### What you will do:
Rewrite the lines below with every occurrence of "concrete edge" swapped for "concrete curb", keeping everything else unchanged. Leave the pictures out.

---------- Data rows ----------

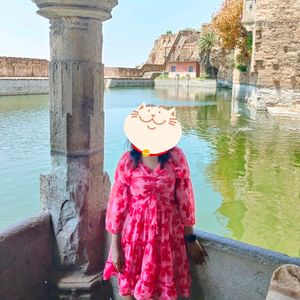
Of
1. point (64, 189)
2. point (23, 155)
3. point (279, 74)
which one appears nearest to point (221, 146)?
point (23, 155)

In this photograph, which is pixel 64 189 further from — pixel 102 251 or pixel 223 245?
pixel 223 245

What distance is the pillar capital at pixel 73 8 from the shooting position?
6.67 ft

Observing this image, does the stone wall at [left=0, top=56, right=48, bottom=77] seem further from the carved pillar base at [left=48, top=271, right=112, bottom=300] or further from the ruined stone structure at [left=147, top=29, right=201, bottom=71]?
the carved pillar base at [left=48, top=271, right=112, bottom=300]

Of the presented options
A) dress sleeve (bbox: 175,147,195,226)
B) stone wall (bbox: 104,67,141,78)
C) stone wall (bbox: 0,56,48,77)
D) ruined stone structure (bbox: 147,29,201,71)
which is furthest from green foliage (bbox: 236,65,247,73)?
ruined stone structure (bbox: 147,29,201,71)

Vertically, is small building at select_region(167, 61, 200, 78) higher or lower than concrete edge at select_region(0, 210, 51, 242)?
higher

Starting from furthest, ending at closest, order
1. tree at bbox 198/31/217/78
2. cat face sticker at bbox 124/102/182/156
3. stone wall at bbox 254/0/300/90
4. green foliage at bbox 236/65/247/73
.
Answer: tree at bbox 198/31/217/78, green foliage at bbox 236/65/247/73, stone wall at bbox 254/0/300/90, cat face sticker at bbox 124/102/182/156

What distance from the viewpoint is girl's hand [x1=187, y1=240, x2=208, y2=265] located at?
197 cm

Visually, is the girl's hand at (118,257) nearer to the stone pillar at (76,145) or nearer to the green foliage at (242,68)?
the stone pillar at (76,145)

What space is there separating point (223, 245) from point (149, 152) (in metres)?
0.66

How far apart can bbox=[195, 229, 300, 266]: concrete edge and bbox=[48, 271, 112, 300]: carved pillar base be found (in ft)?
2.29

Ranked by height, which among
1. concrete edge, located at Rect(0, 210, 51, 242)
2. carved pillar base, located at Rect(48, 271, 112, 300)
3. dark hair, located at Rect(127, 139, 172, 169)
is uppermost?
dark hair, located at Rect(127, 139, 172, 169)

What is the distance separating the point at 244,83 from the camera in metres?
21.3

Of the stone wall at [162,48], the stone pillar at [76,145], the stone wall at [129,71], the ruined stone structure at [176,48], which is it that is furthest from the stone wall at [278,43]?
the stone wall at [162,48]

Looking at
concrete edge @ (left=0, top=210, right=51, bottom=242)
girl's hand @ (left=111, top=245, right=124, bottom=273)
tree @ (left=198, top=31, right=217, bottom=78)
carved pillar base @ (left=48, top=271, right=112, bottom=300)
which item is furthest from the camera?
tree @ (left=198, top=31, right=217, bottom=78)
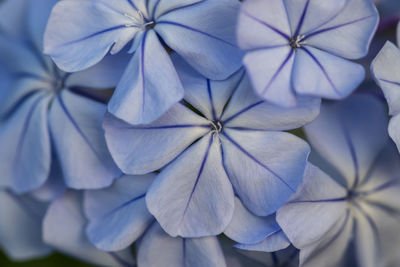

----------

### Full answer:
Of
1. point (64, 189)
2. point (23, 155)
3. point (279, 74)
which one appears nearest to point (221, 146)?
point (23, 155)

In this photograph, which is pixel 64 189 further from — pixel 102 251 or pixel 223 245?
pixel 223 245

What distance is the pillar capital at pixel 73 8 from the shooting position?
6.67 ft

Observing this image, does the stone wall at [left=0, top=56, right=48, bottom=77] seem further from the carved pillar base at [left=48, top=271, right=112, bottom=300] or further from the ruined stone structure at [left=147, top=29, right=201, bottom=71]?
the carved pillar base at [left=48, top=271, right=112, bottom=300]

Of the presented options
A) dress sleeve (bbox: 175,147,195,226)
B) stone wall (bbox: 104,67,141,78)
C) stone wall (bbox: 0,56,48,77)
D) ruined stone structure (bbox: 147,29,201,71)
which is furthest from green foliage (bbox: 236,65,247,73)?
ruined stone structure (bbox: 147,29,201,71)

Vertically, is small building at select_region(167, 61, 200, 78) higher or lower than concrete curb at select_region(0, 210, 51, 242)?
higher

Starting from furthest, ending at closest, order
1. tree at bbox 198/31/217/78
2. cat face sticker at bbox 124/102/182/156
3. stone wall at bbox 254/0/300/90
4. green foliage at bbox 236/65/247/73
.
Answer: tree at bbox 198/31/217/78, green foliage at bbox 236/65/247/73, stone wall at bbox 254/0/300/90, cat face sticker at bbox 124/102/182/156

What distance from the viewpoint is girl's hand [x1=187, y1=240, x2=208, y2=265] located at?
197 cm

Visually, is the girl's hand at (118,257) nearer to the stone pillar at (76,145) or nearer to the green foliage at (242,68)?
the stone pillar at (76,145)

What space is there separating point (223, 245) from point (149, 152) (in metres)?
0.66

How far apart can bbox=[195, 229, 300, 266]: concrete curb and bbox=[48, 271, 112, 300]: carved pillar base be found (in ft)?
2.29

Ranked by height, which among
1. concrete curb, located at Rect(0, 210, 51, 242)
2. carved pillar base, located at Rect(48, 271, 112, 300)
3. dark hair, located at Rect(127, 139, 172, 169)
is uppermost?
dark hair, located at Rect(127, 139, 172, 169)

What is the distance separating the point at 244,83 from the camera in metres?
21.3

Of the stone wall at [162,48], the stone pillar at [76,145], the stone wall at [129,71], the ruined stone structure at [176,48], which is it that is furthest from the stone wall at [278,43]?
the stone wall at [162,48]

Looking at
concrete curb @ (left=0, top=210, right=51, bottom=242)
girl's hand @ (left=111, top=245, right=124, bottom=273)
tree @ (left=198, top=31, right=217, bottom=78)
carved pillar base @ (left=48, top=271, right=112, bottom=300)
which item is furthest from the camera?
tree @ (left=198, top=31, right=217, bottom=78)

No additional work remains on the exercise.